May 25th, 2015
Sidney, BC: It is now recognized that coastal bears are often tightly coupled to spawning Pacific salmon. However, as mobile, opportunistic and abundant animals in coastal ecosystems, bears also interact with a range of other taxa, including other spawning fishes.
Each year, Pacific herring, a small silvery fish with profound ecological, cultural, and economic importance, participates in one of nature’s most spectacular events. Despite population reductions throughout parts of their range, often substantial aggregations of Pacific herring still spawn on nearshore and intertidal substrates along the Pacific coast of North America and beyond. At these events, the water turns chalk white with milt (sperm) and dense layers of eggs are laid upon the beaches, kelp forests and seafloor.
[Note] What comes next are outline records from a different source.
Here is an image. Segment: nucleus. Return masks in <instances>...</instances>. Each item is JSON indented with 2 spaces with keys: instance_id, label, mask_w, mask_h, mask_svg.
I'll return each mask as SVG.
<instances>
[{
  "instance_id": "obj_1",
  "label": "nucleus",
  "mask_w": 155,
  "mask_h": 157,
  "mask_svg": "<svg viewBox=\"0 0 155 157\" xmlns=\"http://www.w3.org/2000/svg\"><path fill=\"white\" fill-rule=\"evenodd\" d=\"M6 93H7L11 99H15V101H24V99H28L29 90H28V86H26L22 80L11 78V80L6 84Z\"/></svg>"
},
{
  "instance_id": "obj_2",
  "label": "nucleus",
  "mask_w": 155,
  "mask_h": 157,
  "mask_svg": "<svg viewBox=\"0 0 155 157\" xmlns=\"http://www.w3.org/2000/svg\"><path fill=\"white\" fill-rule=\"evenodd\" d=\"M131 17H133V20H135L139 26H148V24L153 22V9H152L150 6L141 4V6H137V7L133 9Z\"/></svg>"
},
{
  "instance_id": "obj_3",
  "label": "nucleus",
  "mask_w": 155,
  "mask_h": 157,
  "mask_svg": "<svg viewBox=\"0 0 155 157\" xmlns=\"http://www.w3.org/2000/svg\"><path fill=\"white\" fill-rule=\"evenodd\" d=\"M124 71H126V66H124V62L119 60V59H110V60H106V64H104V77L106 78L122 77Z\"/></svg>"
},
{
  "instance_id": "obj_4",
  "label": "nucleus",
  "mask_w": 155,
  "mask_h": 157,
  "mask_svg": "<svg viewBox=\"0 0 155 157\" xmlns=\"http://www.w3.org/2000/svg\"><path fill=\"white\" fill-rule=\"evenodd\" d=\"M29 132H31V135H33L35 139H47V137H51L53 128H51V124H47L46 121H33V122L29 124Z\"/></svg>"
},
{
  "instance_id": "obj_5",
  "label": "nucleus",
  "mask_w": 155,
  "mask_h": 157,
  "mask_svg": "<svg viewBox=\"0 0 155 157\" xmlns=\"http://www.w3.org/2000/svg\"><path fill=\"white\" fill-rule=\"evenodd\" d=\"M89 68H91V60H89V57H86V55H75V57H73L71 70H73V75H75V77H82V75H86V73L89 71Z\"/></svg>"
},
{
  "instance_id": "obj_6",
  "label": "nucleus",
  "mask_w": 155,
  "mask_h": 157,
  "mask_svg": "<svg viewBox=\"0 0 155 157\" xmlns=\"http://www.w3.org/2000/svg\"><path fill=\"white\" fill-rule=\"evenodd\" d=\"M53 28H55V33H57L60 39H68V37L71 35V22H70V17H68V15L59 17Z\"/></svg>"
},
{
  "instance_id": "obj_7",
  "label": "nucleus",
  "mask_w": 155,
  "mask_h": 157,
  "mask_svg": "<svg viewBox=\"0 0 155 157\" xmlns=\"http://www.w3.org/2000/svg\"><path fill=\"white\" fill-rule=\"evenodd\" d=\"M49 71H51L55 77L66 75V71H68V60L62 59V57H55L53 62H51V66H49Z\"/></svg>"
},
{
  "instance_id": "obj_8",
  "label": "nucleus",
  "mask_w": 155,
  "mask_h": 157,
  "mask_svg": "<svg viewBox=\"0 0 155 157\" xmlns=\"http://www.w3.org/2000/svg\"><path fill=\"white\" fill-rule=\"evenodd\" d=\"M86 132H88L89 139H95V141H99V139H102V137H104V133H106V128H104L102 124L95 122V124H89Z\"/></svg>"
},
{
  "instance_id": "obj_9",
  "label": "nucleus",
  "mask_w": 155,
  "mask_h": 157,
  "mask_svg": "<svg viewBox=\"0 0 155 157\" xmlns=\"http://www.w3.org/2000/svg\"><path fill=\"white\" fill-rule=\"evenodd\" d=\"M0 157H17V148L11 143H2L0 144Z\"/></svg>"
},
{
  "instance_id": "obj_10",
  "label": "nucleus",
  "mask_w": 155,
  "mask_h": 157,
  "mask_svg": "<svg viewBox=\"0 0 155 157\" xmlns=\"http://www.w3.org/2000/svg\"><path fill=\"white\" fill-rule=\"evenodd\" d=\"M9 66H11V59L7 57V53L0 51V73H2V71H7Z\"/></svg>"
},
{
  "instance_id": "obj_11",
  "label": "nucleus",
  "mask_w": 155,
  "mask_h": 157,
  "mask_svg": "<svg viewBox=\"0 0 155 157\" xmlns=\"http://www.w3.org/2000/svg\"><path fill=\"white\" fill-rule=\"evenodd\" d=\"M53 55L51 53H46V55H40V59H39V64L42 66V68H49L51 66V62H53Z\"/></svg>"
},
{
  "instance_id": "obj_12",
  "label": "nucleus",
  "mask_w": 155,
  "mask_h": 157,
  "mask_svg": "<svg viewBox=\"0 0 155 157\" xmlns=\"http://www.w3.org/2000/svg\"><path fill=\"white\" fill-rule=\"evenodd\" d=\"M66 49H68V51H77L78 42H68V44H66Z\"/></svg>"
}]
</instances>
Local and traditional knowledge holders have long been aware of the relationships between black bears and Pacific herring, but science lagged behind. For the first time, scientists from Raincoast Conservation Foundation and the University of Victoria have documented that black bears rely on herring eggs that wash up into intertidal zones. Published in the scientific journal BMC Ecology and entitled Novel species interactions: American black bears respond to Pacific herring spawn, we documented that bears responded positively to herring eggs, with bears being more frequent at large spawn events. Further, the greater the amount of eggs available to bears on spawn beaches, the more eggs bears ate, with eggs being consumed by bears for over five weeks from single spawn events in Quatsino Sound, British Columbia.
Why are these findings important? According to postdoctoral fellow Dr. Caroline Fox, “this is the first scientific evidence of a cross-ecosystem interaction between Pacific herring and black bears, two prominent species that play substantive roles in coastal ecosystems but which have not been previously linked.”
Because these bear-herring interactions were potentially stronger and more widespread historically, Dr. Paul Paquet says that “the documentation of these interactions highlights the paucity of knowledge regarding species and ecosystem interactions and in turn, the lack of information regarding their potential decline.”